Earning more on basic income would lead to more taxes, but Dunn argued there are benefits too. If more people work and earn more, the government will have more tax revenue that can be spent on more services and programs, benefiting everyone, she said.

“Sure they will pay more taxes, but they will still have more money to spend and enjoy a better lifestyle,” Dunn said.

Having enough income can help people solve other problems in their lives, he added.

“There are examples of people leaving bad relationships… because they now have the financial security to do so,” he said.

How will it affect business owners and the economy?

In Dunn’s opinion, the positive effect on workers will extend to companies.

People with lower incomes tend to have precarious jobs with irregular working hours, high stress and other health and safety problems.

With basic income, workers and companies will feel “more secure” and “more productive,” he said.

Fewer employees will be absent from work and workplaces will be more productive because people on basic incomes won’t have to deal with the stress that comes with poverty and juggling a second job, he said.

But Franco Terrazzano, federal director of the Canadian Taxpayers Federation, says a basic income program would result in tax increases and would be “disastrous” for the Canadian economy.

“The specific tax will depend on what the government decides,” Terrazzano said in an email to CTVNews.ca. “But it would mean higher taxes to pay for this enormously expensive program.”

He fears that companies will also face other challenges. “It would also make it harder for Canadian companies to find and retain talent because if the government pays people not to work, fewer people will work.”

Based on Ontario’s basic income pilot project, the Parliamentary Budget Officer estimated that the basic gross cost of guaranteed basic income nationally it would range between $30.5 billion and $71.4 billion from November 2020 to March 2021, Terrazzano said.

John Oakey, vice-president of tax at Chartered Professional Accountants of Canada in Dartmouth, N.S., wonders how the government could afford such a costly program.

“The problem with implementing it is that there is a consequence,” Oakey said in a video interview with CTVNews.ca. “If universal basic income is introduced, which would be a government expense, the government would have to finance it and pay for it somehow.
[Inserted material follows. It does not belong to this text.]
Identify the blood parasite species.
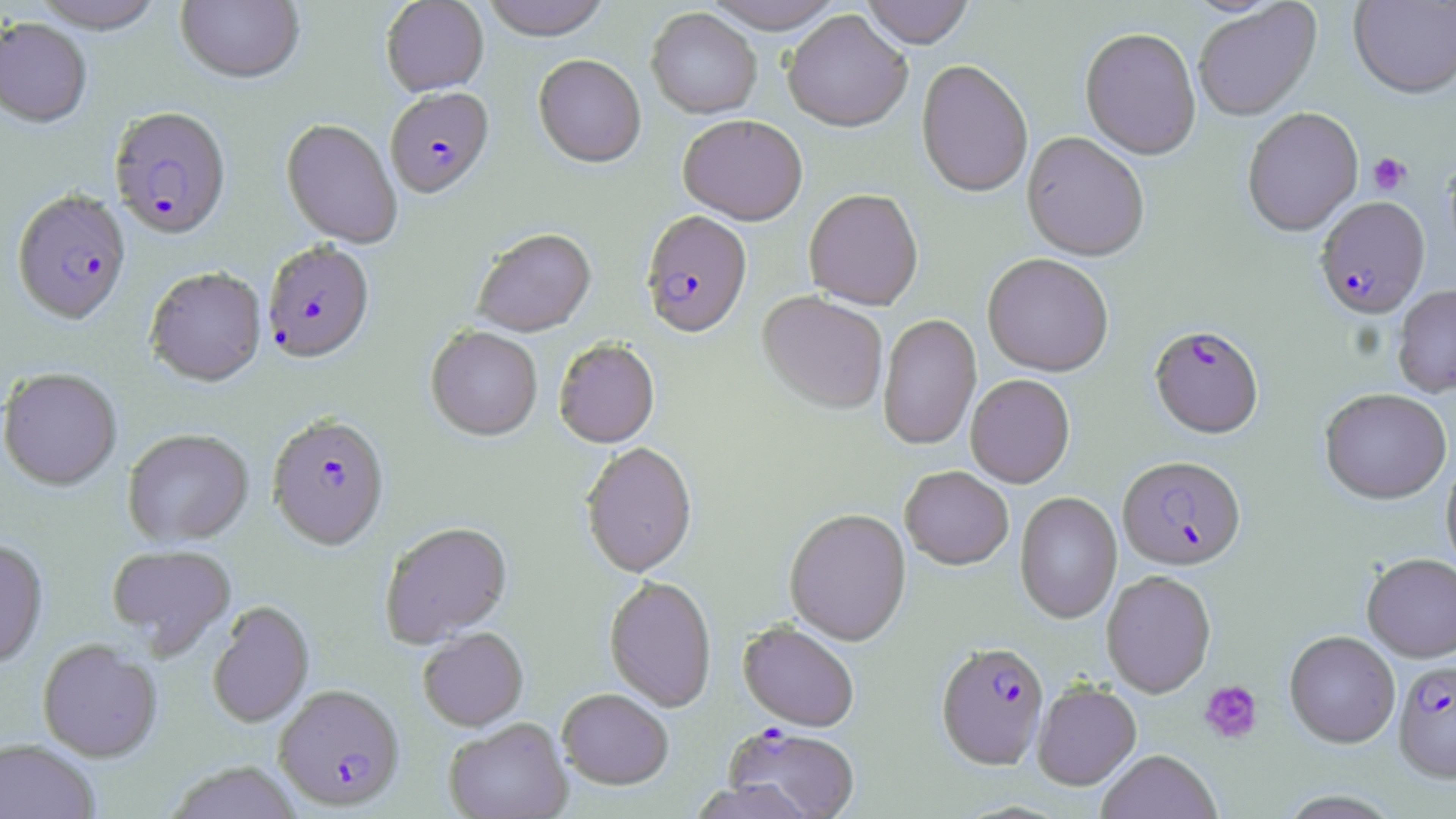
Plasmodium falciparum.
Either it will continue to run deficits to finance that along with all the other programs, or “It would have to raise taxes to avoid incurring into additional deficits to finance this, or would have to reduce existing spending.”

He said income taxes would be the main source of financing federal government expenditures.

Canada’s experience with the Canada Emergency Response Benefit, which contributed to significantly increasing the country’s debt, may indicate what a basic income program could look like, Oakey said.

The program provided financial support to workers who lost income due to the pandemic, but it was always short-term.

Since the time it was implemented, many Canadians have told stories of how they were asked to repay thousands of dollars as a result – money they say they do not have.